I think you have to ask yourself whether you would like to spend some time in learning photography, not only just the camera, but the whole process, and make it a hobby, if so the 350 is a great tool to do that. If you truely only want to get somewhat better photographs but have no real interest in the process itself, you might want to get an upgrade of the 2100, the Oly 8800 is a great digicam for that purpose, or the Panasonic FZ series are fantastic, they are small and light, with super zoom and much faster shutter respond than the 2100, and best of all, you can get by with no post processing. I think many people that love SLR love the process of photography itself, it isn't work for us to do post processing, it is "fun" (most of the time anyway). I hope I didn't confuse you further, if so, my appology.

Siuyee
 
What is wrong with the C2100? Mine was corrupting photos and screwing up the chips after 3 years of use, even though it still work but no longer relyable. and it cost far too much to repair, it was essentially "totaled", I miss losing it, but it was under pixeled for what my need anyway, so I moved on.

Siuyee
 
Siuyee,

If I could, I'd e-mail you directly as we are heading off topic.

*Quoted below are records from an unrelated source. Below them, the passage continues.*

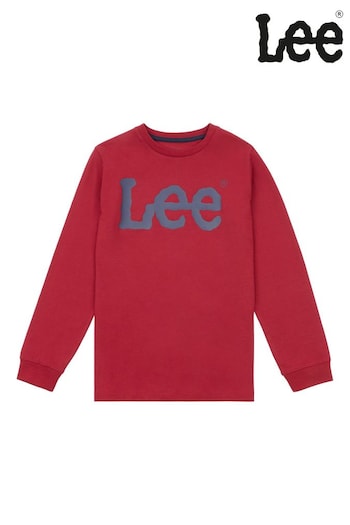 Lee Boys Classic Wobbly Long Sleeve T-Shirt (C11913) | £20 - £28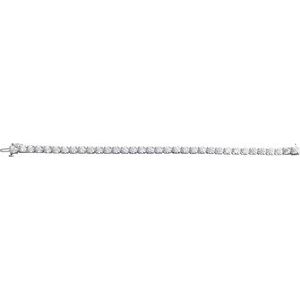 14K White 10 CTW Lab-Grown Diamond Line 7 1/4" Bracelet Ethereal Legacy Boutiques
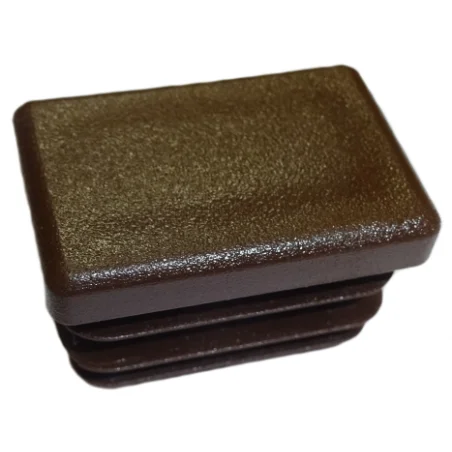 Zaślepka prostokątna 40x60mm brązowa TULZAS40X60BR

The C2100 has recently started to lock-up. This could be any one of the following:

1. Stops auto-focus - half-shutter does nothing.
2. Can't turn it off - need to remove batteries
3. The EVF/LCD will produce static vertical lines
4. All the above will happen.

Seems to be temperature related. It won't happen at first use of the day, but will have trouble within 15 minutes of use.

--
Mike
C21OO TCON-17
http://www.pbase.com/mike_weber
 
IMO the D50 will be sharper out of the box until you get a good XT lens and NOT THE KIT LENS. You had better take home several test shots from both cams with a good XT lens and compare sharpness and WB. This part annoying perhaps, but who else cares to make the right decision?
Above all. Do not be afraid to buy a lens and return it soon after testing.

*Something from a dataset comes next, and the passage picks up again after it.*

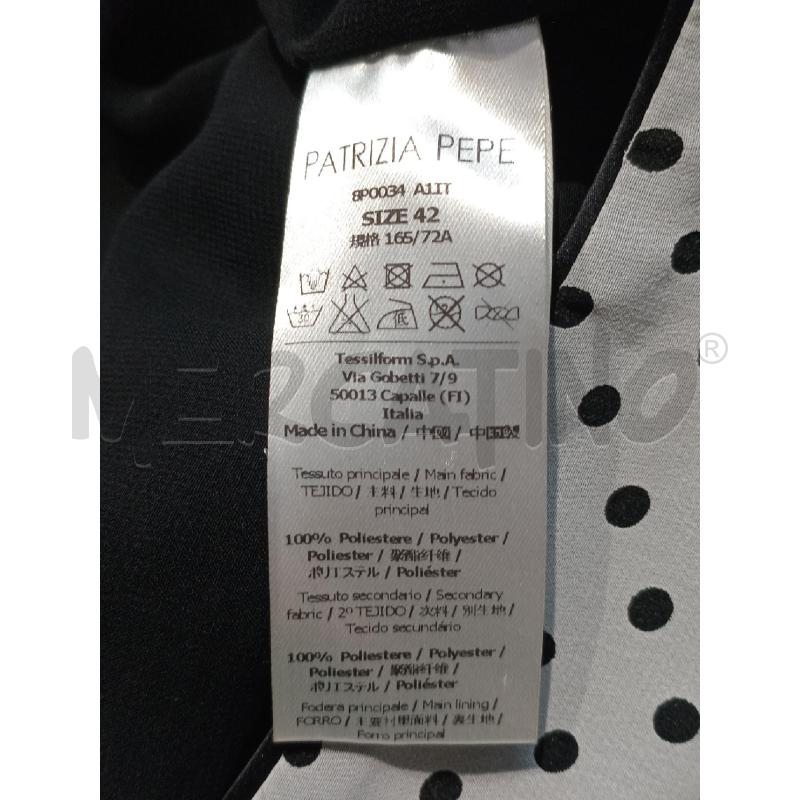 PANTALONCINO DONNA PATRIZIA PEPE POIS GRIGIO NERO | Mercatino dell'Usato Moncalieri bengasi 5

If standard WBs are not good enough you must take a reference shot to set for custom WB or use WB shift / bracketing screen to adjust.
Move the WB point in an 8 point box to do 8 WB test shots.
Scroll down to see WB screen display:
http://www.dpreview.com/reviews/canoneos350d/page3.asp

Or shoot RAW and set WB later.

--
Torch
 
IMO the D50 will be sharper out of the box until you get a good XT
lens and NOT THE KIT LENS. You had better take home several test
shots from both cams with a good XT lens and compare sharpness and
WB. This part annoying perhaps, but who else cares to make the
right decision?
D50 with its kit lens (Nikkor 18-55) sharper? I do not think so.

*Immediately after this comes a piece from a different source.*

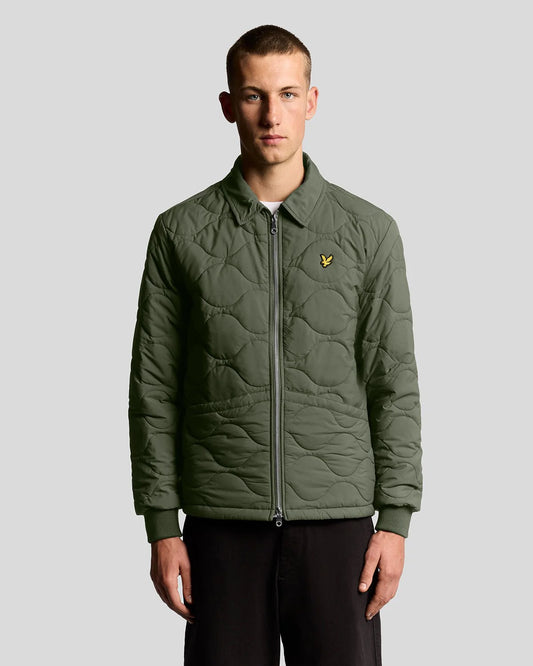 Lyle & Scott Quilted Ripstop Jacket Deep Depths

You can find some decently made comparison shots with both cameras with their kit lenses here http://www.steves-digicams.com/2005_reviews/nikon_d50_samples.html

But I admit 350D will benefit a lot with some sharpening. I just applied a slight USM (50%, 1 pix, 0 levels) to the 350D sample pics found in in the WEB page given above, and really the D50 was left in dust. Funnily enough, the halos genrated by the USM action were about what we visible in the D50 pic, so I concluded D50 use a USM type of constrast boost already in the camera processing - which may make the post processing more difficult. And the resolution difference was clear.

So I think neither of the kit lenses is any top notch. Nikkor seem to suffer CA a bit more than Canon.
Above all. Do not be afraid to buy a lens and return it soon after
testing.
If standard WBs are not good enough you must take a reference shot
to set for custom WB or use WB shift / bracketing screen to adjust.
Move the WB point in an 8 point box to do 8 WB test shots.
Scroll down to see WB screen display:
http://www.dpreview.com/reviews/canoneos350d/page3.asp

Or shoot RAW and set WB later.

--
Torch
 
how do you set the white balance in RAW? I've never quite understood how you can set the custom white point if there is no white in the photo?

When shooting jpeg and setting manual white balance, if there is no white around, you can always pull out a white hankerchief and use that as 'white'. If this same scene was shot in RAW how do you 'white balance' if there is no white in the photo?

My main point is in jpeg mode, once you se the custom white balance you can rattle off a hundred photos. In RAW mode in the same environment in post processing stage I guess you have to manually white balance all 100 photos i.e. 100x effort?